The Assembly rules. Or, more specifically, the Democratic majority in the Assembly does.
As expected, the signature component of Michael Bloomberg’s PlaNYC program, congestion pricing, was killed this week by Assembly Speaker Sheldon Silver and his Democratic caucus.
As if to underline the absolute discretion that these 107 state legislators in the Assembly exercise over major state and city legislation, the final blow to the bill was administered on April 7 in private—a committee killed it before it could even come to the floor. Mr. Silver’s members had spoken to him, they said afterward—and he listened.
The mayor, who now heads into his last year and a half in office with little time to fashion any more sweeping plans to crystallize his legacy, was predictably incensed, saying afterward that the Assembly Democrats had shown “a special type of cowardice” in not allowing members—including the Assembly’s easily forgotten, utterly powerless Republican minority—an up-or-down say on the matter.
The day after, editorial boards, too, expressed their indignation at Mr. Silver’s actions. The Times led as follows: “Rarely does one man have a chance to do so much harm to so many.”
The speaker was unrepentant.
Asked by phone on April 8 about the mayor’s criticism, Mr. Silver said, “It’s funny. If you read the newspaper accounts, the front page of The New York Times is loaded with individual members telling The Times they’re not prepared to vote on this legislation. So, it’s not a matter of one person. I mean, I, as one person, probably would have voted for the bill. But clearly the case wasn’t made, or convincingly. That’s why the bill did not succeed. When you say one person, it works both ways. He’s one person as well.”
That is undeniably true. And as the system is currently structured, what happened to the mayor’s bill isn’t anything unusual at all.
The Democrats enjoy a veto-proof super-majority in the 150-member Assembly. This means that they can pass bills without involving any Republicans. It also means that as long as he keeps his Democratic members happy, Mr. Silver can be in charge for as long as he decides to stick around.

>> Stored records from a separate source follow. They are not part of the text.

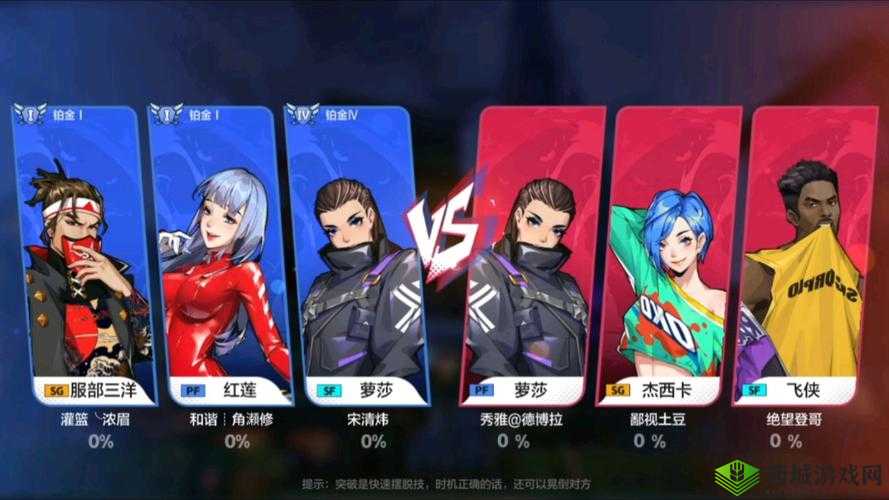 潮人篮球小前锋SF技能选择与搭配深度解析及实战全攻略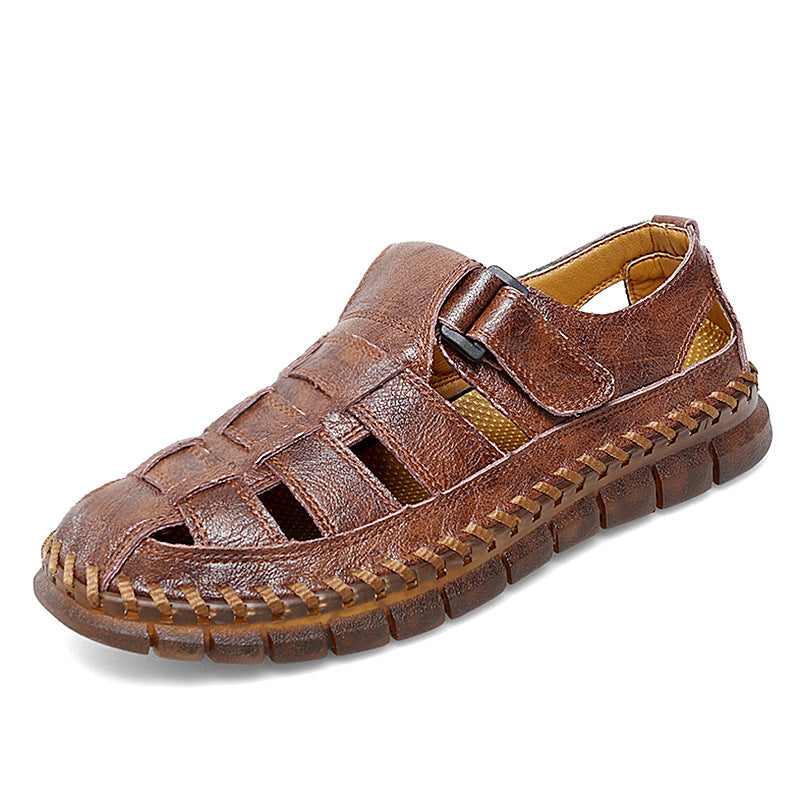 Men's Beach Sandals Retro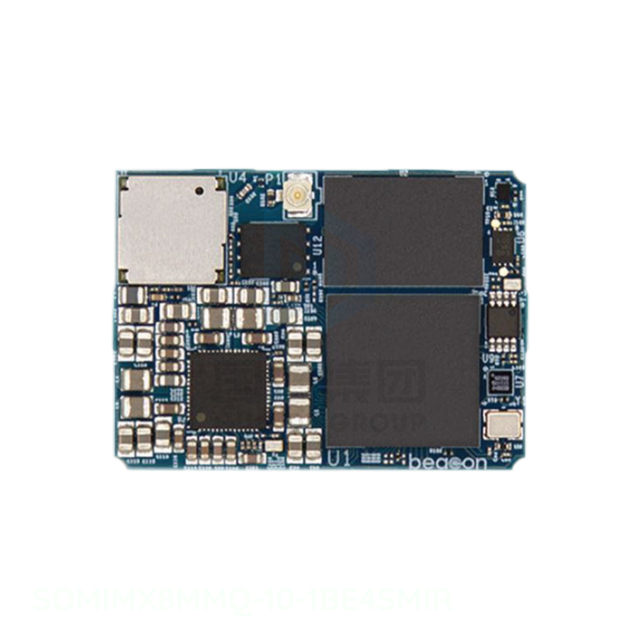 SOMIMX8MMQ-10-1BE4SMIR Electronic Components Trade Embedded IC MOD I.MX 8M MINI QUAD 4GB Original
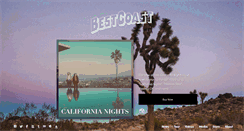 Desktop Screenshot of bestcoast.net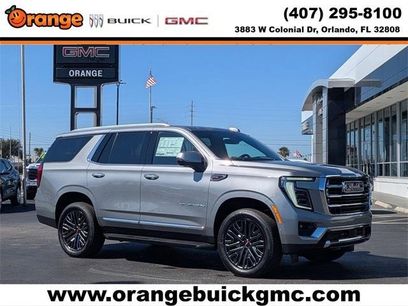 New 2026 GMC Yukon Elevation
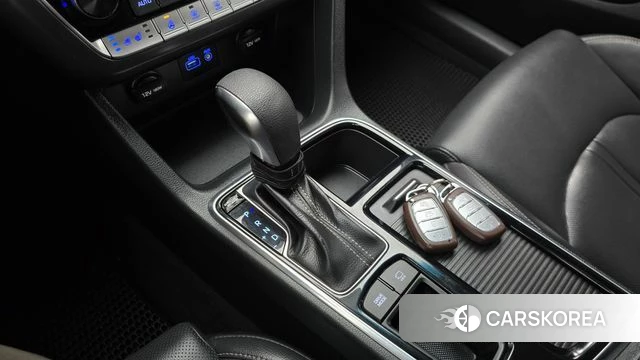 Hyundai Sonata New Rise id 4937578 из Кореи 28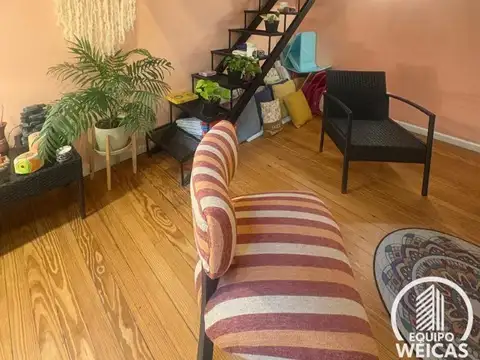 Depto Tipo Casa en Venta de 1 dormitorio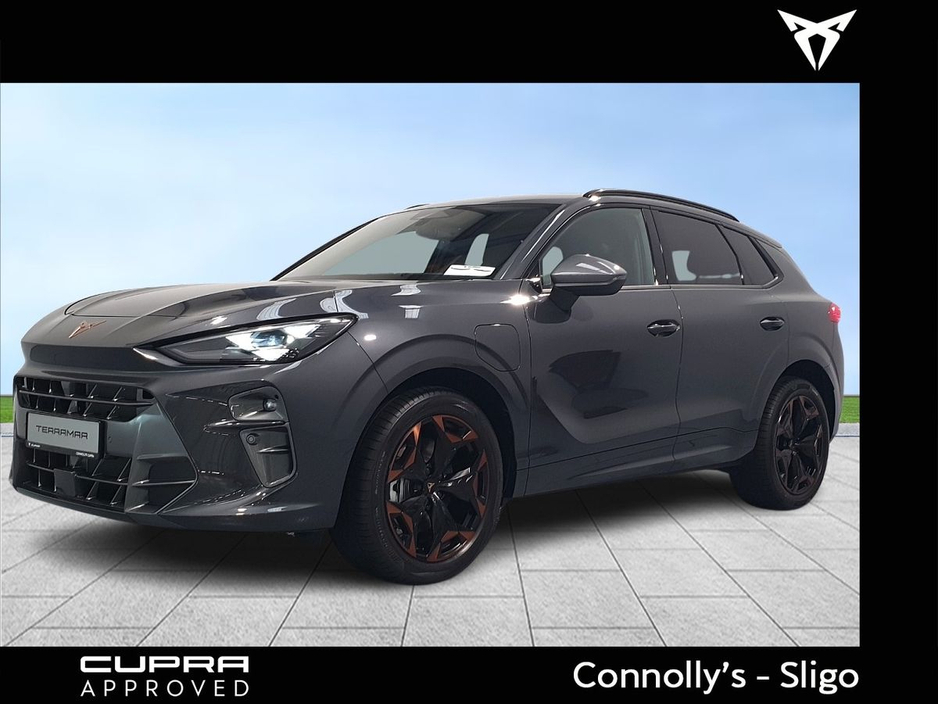 2025 Cupra Terramar TERRAMAR PHEV 204HP Auto €45,495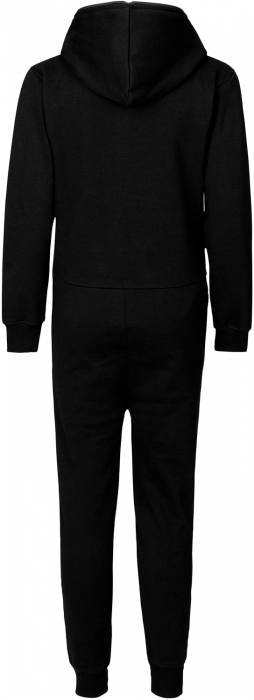 Neutral - Organic Jumpsuit - Black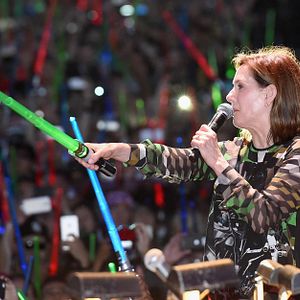 Bilder Kathleen Kennedy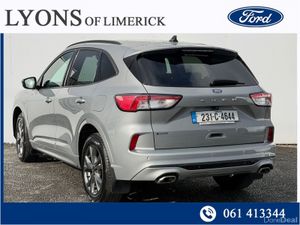 Ford Kuga 2.5 Duratec 225PS PHEV ST-Line Auto - Image 2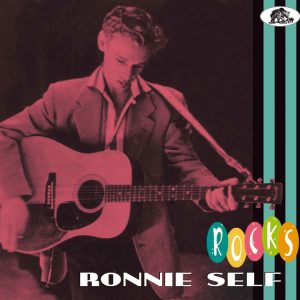 Self ,Ronnie - Ronnie Self Rocks ( CD )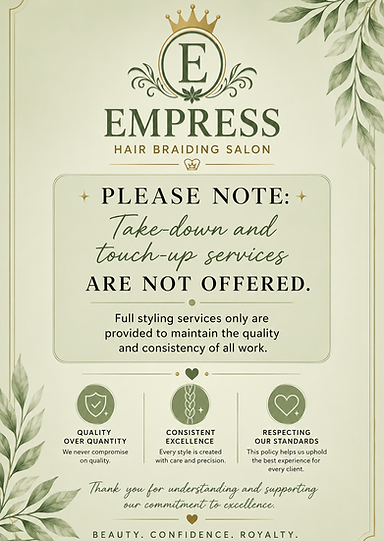EMPRESS HAIR BRAIDING INC in Kissimmee, FL (6)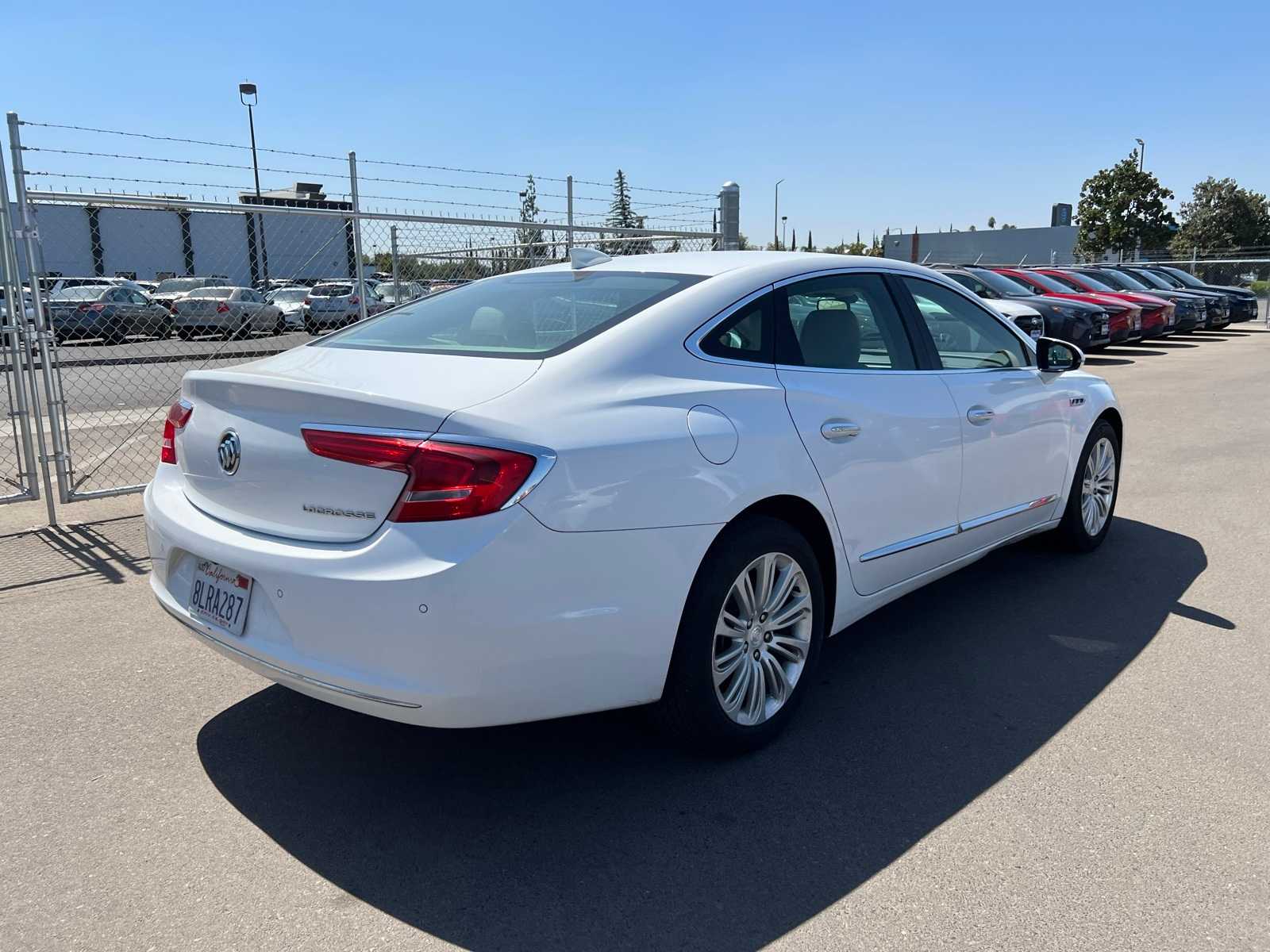 Thumbnail: 2019 Buick LaCrosse - 8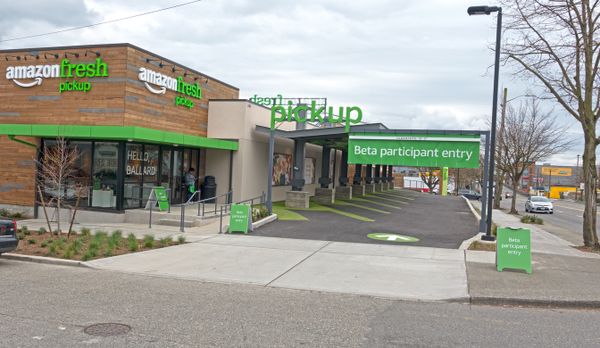 Amazon eCommerce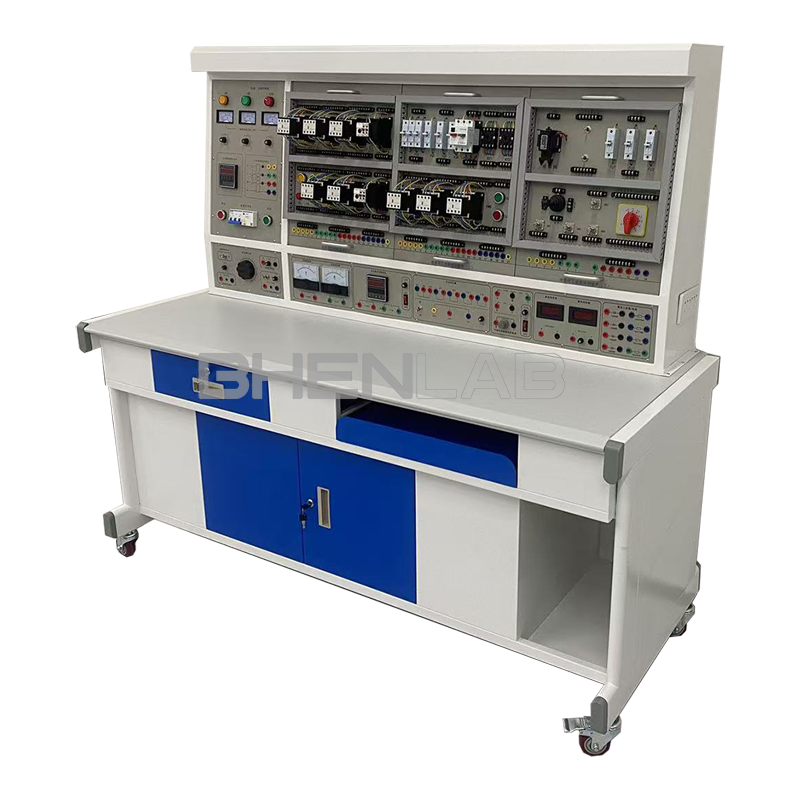 BOH-G201 High-performance Primary Maintenance Electrician and Skill Assessment Training Device - Image 2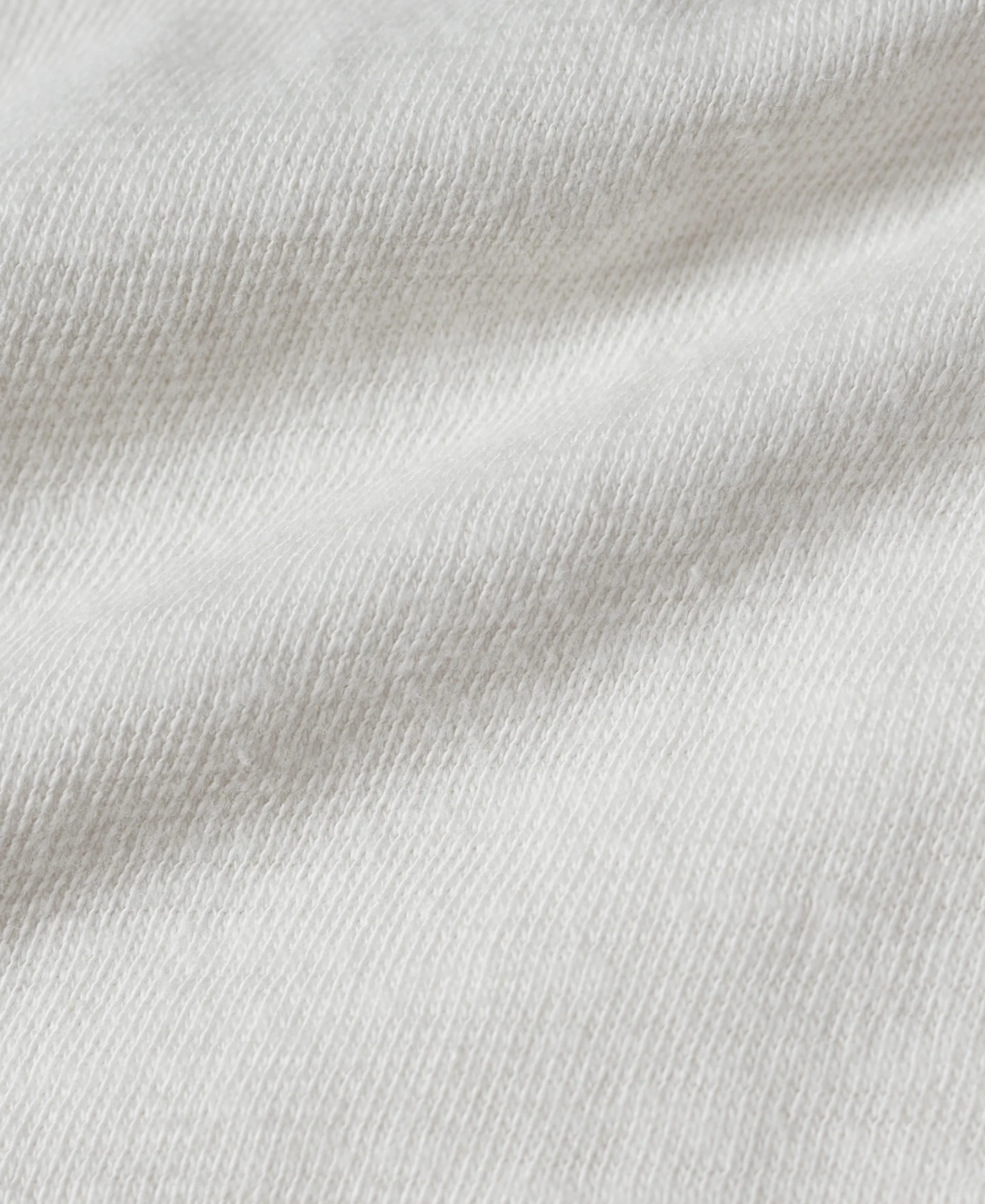 Side Closing Short Sleeve Henley T-Shirt - White - Image 11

Not only does the outside criticism of the Assembly and Albany’s fetid political culture from the likes of Mr. Bloomberg or The New York Times—or Eliot Spitzer, for that matter—not hurt Mr. Silver, it actually helps him among his members, who are wont to rally around the man who stands up for them, and for the system in which they operate.
“Here’s a guy who survives by listening to his conference,” said Democratic consultant Hank Sheinkopf. “They can vote him out in any minute. What would you rather have? A mayor that is mad at you for a year and a half, or a conference that is mad at you for a day and throws you out of office?”
The way the Democratic members see it, opening potentially contested votes up to all the members of the Assembly would be a voluntary abdication of party advantage. The will of the majority of Democrats, they point out, correctly, might not be done.
“If you had 44 Republicans and 32 Democrats, you could theoretically pass a bill that a majority of the Democratic conference opposed,” said Assemblyman Richard Brodsky of Westchester, who emerged as the vocal public leader of the opposition to congestion pricing. “That is not the way we run the system. And frankly, it’s not the way we should run the system.”
Assemblyman Jonathan Bing, a good-government type from the East Side of Manhattan, explained it by saying, “The idea that democracy did not occur here [because] it was not a floor vote really is incorrect. Democracy occurred with every member of the Assembly majority providing the speaker with his or her views, whether it was in conference or when the speaker polled members.”